Re: question about page tables in DAX/FS/PMEM case

Larry Bassel <larry.bassel@xxxxxxxxxx> · Thu, 21 Feb 2019 14:58:27 -0800

[adding linux-mm]

On 21 Feb 19 15:41, Jerome Glisse wrote:
> On Wed, Feb 20, 2019 at 03:06:22PM -0800, Larry Bassel wrote:
> > I'm working on sharing page tables in the DAX/XFS/PMEM/PMD case.
> > 
> > If multiple processes would use the identical page of PMDs corresponding
> > to a 1 GiB address range of DAX/XFS/PMEM/PMDs, presumably one can instead
> > of populating a new PUD, just atomically increment a refcount and point
> > to the same PUD in the next level above.

Thanks for your feedback. Some comments/clarification below.

> 
> I think page table sharing was discuss several time in the past and
> the complexity involve versus the benefit were not clear. For 1GB
> of virtual address you need:
>     #pte pages = 1G/(512 * 2^12)       = 512 pte pages
>     #pmd pages = 1G/(512 * 512 * 2^12) = 1   pmd pages
> 
> So if we were to share the pmd directory page we would be saving a
> total of 513 pages for every page table or ~2MB. This goes up with
> the number of process that map the same range ie if 10 process map
> the same range and share the same pmd than you are saving 9 * 2MB
> 18MB of memory. This seems relatively modest saving.
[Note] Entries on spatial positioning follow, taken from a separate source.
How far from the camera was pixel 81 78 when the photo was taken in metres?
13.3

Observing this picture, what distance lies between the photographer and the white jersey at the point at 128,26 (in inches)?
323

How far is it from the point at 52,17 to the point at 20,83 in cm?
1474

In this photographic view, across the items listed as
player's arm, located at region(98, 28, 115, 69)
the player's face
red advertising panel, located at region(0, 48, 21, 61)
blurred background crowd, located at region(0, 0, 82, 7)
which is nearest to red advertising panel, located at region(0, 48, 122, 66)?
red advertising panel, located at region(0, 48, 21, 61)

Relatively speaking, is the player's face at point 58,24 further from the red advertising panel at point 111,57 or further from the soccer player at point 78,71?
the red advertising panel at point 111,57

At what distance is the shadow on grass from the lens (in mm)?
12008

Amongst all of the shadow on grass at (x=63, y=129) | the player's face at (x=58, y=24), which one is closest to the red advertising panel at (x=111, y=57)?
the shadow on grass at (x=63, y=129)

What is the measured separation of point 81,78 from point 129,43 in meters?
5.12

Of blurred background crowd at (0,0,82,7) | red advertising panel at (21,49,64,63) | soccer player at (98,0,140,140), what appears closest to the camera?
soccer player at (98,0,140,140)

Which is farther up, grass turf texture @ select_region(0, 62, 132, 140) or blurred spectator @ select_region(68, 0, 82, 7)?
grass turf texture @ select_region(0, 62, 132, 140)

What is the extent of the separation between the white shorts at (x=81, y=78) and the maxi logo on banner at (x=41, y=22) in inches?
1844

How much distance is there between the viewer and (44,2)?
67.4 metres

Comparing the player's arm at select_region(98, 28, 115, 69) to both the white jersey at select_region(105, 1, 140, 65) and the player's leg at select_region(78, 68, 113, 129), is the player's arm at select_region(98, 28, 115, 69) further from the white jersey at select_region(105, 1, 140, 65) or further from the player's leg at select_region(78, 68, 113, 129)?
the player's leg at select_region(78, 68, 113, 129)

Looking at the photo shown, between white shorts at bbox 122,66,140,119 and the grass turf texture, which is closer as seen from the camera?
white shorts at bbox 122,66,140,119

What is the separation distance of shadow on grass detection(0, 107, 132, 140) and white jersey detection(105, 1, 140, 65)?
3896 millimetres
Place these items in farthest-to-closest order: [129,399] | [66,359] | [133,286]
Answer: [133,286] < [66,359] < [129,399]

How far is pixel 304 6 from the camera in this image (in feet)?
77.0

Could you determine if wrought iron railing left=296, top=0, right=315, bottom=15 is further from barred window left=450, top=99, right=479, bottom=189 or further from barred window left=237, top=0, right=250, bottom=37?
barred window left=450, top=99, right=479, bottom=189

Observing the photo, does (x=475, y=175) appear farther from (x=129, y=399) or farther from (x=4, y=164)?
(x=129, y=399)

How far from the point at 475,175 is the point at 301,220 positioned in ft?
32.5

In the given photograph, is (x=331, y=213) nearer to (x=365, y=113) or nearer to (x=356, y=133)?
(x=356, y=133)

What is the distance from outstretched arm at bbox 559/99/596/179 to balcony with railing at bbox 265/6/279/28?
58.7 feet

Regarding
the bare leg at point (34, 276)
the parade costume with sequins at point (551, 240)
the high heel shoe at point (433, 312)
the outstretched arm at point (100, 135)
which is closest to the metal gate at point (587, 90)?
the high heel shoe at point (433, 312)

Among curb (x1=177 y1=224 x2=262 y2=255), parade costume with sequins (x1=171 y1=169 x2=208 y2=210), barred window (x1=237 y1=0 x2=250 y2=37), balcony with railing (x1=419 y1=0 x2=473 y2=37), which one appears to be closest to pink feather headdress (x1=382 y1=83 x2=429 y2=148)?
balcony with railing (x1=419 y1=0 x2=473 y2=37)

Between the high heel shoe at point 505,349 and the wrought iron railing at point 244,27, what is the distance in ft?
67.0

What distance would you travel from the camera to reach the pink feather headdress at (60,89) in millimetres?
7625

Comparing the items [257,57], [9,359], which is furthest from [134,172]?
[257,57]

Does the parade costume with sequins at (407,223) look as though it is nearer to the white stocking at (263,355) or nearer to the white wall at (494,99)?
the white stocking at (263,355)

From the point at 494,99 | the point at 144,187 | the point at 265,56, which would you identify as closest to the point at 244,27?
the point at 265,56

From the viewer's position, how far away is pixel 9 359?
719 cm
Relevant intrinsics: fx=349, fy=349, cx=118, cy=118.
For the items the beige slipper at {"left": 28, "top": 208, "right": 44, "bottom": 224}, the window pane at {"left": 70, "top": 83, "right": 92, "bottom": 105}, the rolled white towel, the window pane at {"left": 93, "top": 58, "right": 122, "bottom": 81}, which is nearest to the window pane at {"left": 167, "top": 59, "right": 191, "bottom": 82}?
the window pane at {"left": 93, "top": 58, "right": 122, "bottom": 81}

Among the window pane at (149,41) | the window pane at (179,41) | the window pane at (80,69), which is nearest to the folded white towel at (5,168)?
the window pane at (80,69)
The file blocksize = page size in what I am working on would
be 2 MiB (sharing puds/pages of pmds), I'm not trying to
support sharing pmds/pages of ptes. And yes, the savings in this
case is actually even less than in your example (but see my example below).

> 
> AFAIK there is no hardware benefit from sharing the page table
> directory within different page table. So the only benefit is the
> amount of memory we save.

Yes, in our use case (high end Oracle database using DAX/XFS/PMEM/PMD)
the main benefit would be memory savings:

A future system might have 6 TiB of PMEM on it and
there might be 10000 processes each mapping all of this 6 TiB.
Here the savings would be approximately
(6 TiB / 2 MiB) * 8 bytes (page table size) * 10000 = 240 GiB
(and these page tables themselves would be in non-PMEM (ordinary RAM)).

> 
> See below for comments on complexity to achieve this.
> 
[trim]
> > 
> > If I have a mmap of a DAX/FS/PMEM file and I take
> > a page (either pte or PMD sized) fault on access to this file,
> > the page table(s) are set up in dax_iomap_fault() in fs/dax.c (correct?).
> 
> Not exactly the page table are allocated long before dax_iomap_fault()
> get calls. They are allocated by the handle_mm_fault() and its childs
> functions.

Yes, I misstated this, the fault is handled there which may well
alter the PUD (in my case), but the original page tables are set up earlier.

> 
> > 
> > If the process later munmaps this file or exits but there are still
> > other users of the shared page of PMDs, I would need to
> > detect that this has happened and act accordingly (#3 above)
> > 
> > Where will these page table entries be torn down?
> > In the same code where any other page table is torn down?
> > If this is the case, what would the cleanest way of telling that these
> > page tables (PMDs, etc.) correspond to a DAX/FS/PMEM mapping
> > (look at the physical address pointed to?) so that
> > I could do the right thing here.
> > 
> > I understand that I may have missed something obvious here.
> > 
> 
> They are many issues here are the one i can think of:
>     - finding a pmd/pud to share, you need to walk the reverse mapping
>       of the range you are mapping and to find if any process or other
>       virtual address already as a pud or pmd you can reuse. This can
>       take more time than allocating page directory pages.
>     - if one process munmap some portion of a share pud you need to
>       break the sharing this means that munmap (or mremap) would need
>       to handle this page table directory sharing case first
>     - many code path in the kernel might need update to understand this
>       share page table thing (mprotect, userfaultfd, ...)
>     - the locking rules is bound to be painfull
>     - this might not work on all architecture as some architecture do
>       associate information with page table directory and that can not
>       always be share (it would need to be enabled arch by arch)

Yes, some architectures don't support DAX at all (note again that
I'm not trying to share non-DAX page table here).

> 
> The nice thing:
>     - unmapping for migration, when you unmap a share pud/pmd you can
>       decrement mapcount by share pud/pmd count this could speedup
>       migration

A followup question: the kernel does sharing of page tables for hugetlbfs
(also 2 MiB pages), why aren't the above issues relevant there as well
(or are they but we support it anyhow)?

> 
> This is what i could think of on the top of my head but there might be
> other thing. I believe the question is really a benefit versus cost and
> to me at least the complexity cost outweight the benefit one for now.
> Kirill Shutemov proposed rework on how we do page table and this kind of
> rework might tip the balance the other way. So my suggestion would be to
> look into how the page table management can be change in a beneficial
> way that could also achieve the page table sharing.
> 
> Cheers,
> Jérôme

Thanks.

Larry